Dans les nuages sombres, ces deux familles connaissent des histoires bien distinctes : contrairement aux amines, les nitriles seraient enrichies en 15N. Les chercheurs suggèrent alors que les amines (non enrichies) seraient représentatives du réservoir principal d’azote (N ou N2) dans les nuages sombres, expliquant ainsi le rapport isotopique mesuré dans le Soleil. Dans ce nouveau schéma, les nitriles sont un réservoir minoritaire, dont les comètes auraient enregistré l’enrichissement en 15N.
Le scénario proposé permet : d’expliquer la similarité du rapport isotopique de la nébuleuse solaire (mesuré dans N2) et de Jupiter (mesuré dans NH3) ; de renforcer l’hypothèse de l’héritage interstellaire des comètes du fait de la similarité du rapport isotopique de HCN ; de proposer que les astéroïdes ont certainement échantillonné des réservoirs azotés moins volatiles et abondants que N2, mais plus enrichis en 15N. De nombreuses questions, aux frontières entre astrophysique, astrochimie, cosmochimie, et exobiologie restent encore à élucider. Quelles sont par exemple, les molécules porteuses de l’azote dans la matière organique des météorites dites primitives, dans laquelle les mesures d’enrichissement isotopique ont été effectuées ?
Source :
The 15N-enrichment in dark clouds and solar system objects, P. Hily-Blant, L. Bonal, A. Faure, E. Quirico, Icarus, 223 (2013) 582-590.
Contacts scientifiques :
- Pierre Hily-Blant | IPAG | +33 4 76 63 58 86 | pierre.hily-blant (at) univ-grenoble-alpes.fr
- Lydie Bonal | IPAG | +33 4 76 63 52 81 | lydie.bonal (at) univ-grenoble-alpes.fr
[1] Les nuages sombres sont le siège de réactions chimiques qui permettent l’existence de molécules plus ou moins complexes (plus de 150 connues à ce jour).
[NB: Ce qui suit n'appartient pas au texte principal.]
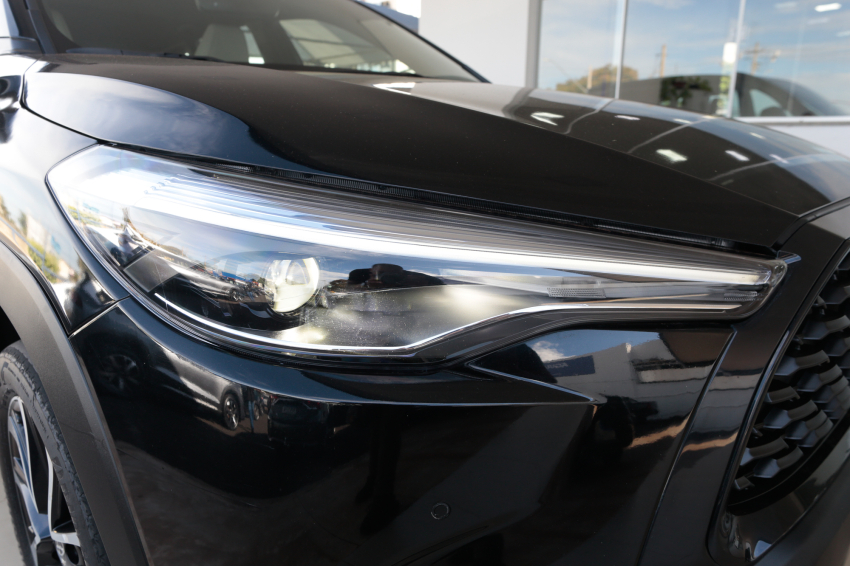 Toyota COROLLA CROSS 2.0 VVT-IE FLEX XRX DIRECT SHIFT 4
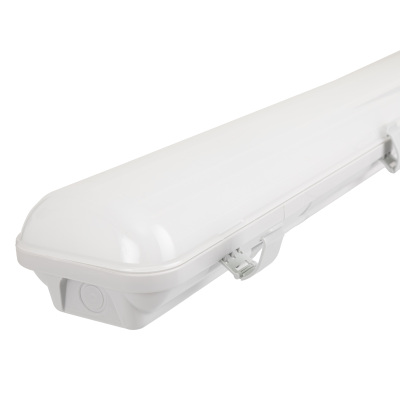 Промышленный светодиодный светильник 20W IP65 FAZZA OF LINE GB 1262x124x85 мм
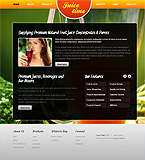Turnkey website #36434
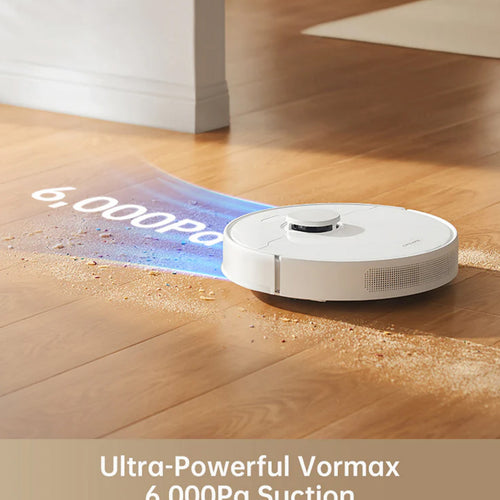 Dreame Robot Vacuum Cleaner With Mop D10 RLD32GD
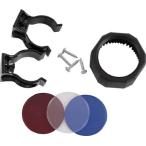 MAGLITE D−CELL マウンティングブラケット ASXX376 作業灯・照明用品・懐中電灯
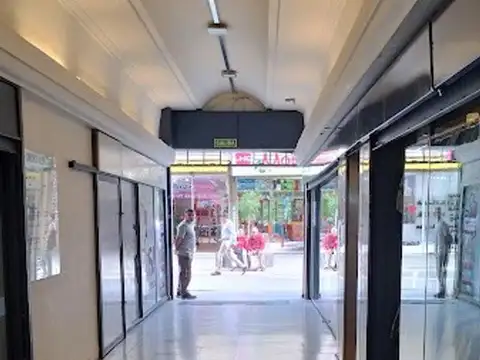 Oficina en Alquiler al Suroeste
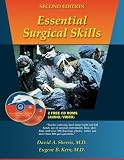 Essential Surgical Skills with CD-ROM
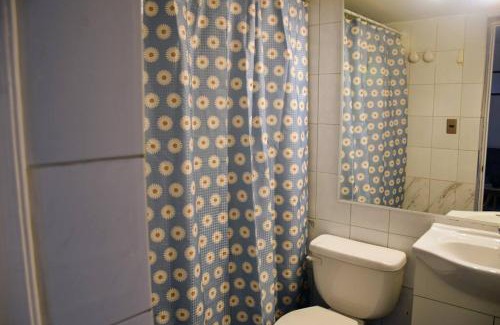 El Golf Apartment | Loft Mestizo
S’il est certain que les éléments chimiques présents dans le Système Solaire ont été hérités du nuage sombre, le débat demeure pour savoir quelles molécules ont été conservées.
[2] C’est le cinquième élément chimique le plus abondant dans l’univers (après H, He, O, et C) ; il possède deux isotopes stables, 14N et 15N (respectivement 14 et 15 neutrons). Ces isotopes sont synthétisés dans les étoiles qui les relâchent, en fin de vie, dans le milieu interstellaire. La quantité relative des ces deux isotopes est donc déterminée par la nucléosynthèse stellaire. Ces atomes sont ensuite incorporés dans des molécules où les rapports isotopiques peuvent différer considérablement du rapport initial.
[3] Dans le Soleil, ce rapport, dont on pense qu’il est représentatif de la composition de la nébuleuse protosolaire, vaut 440.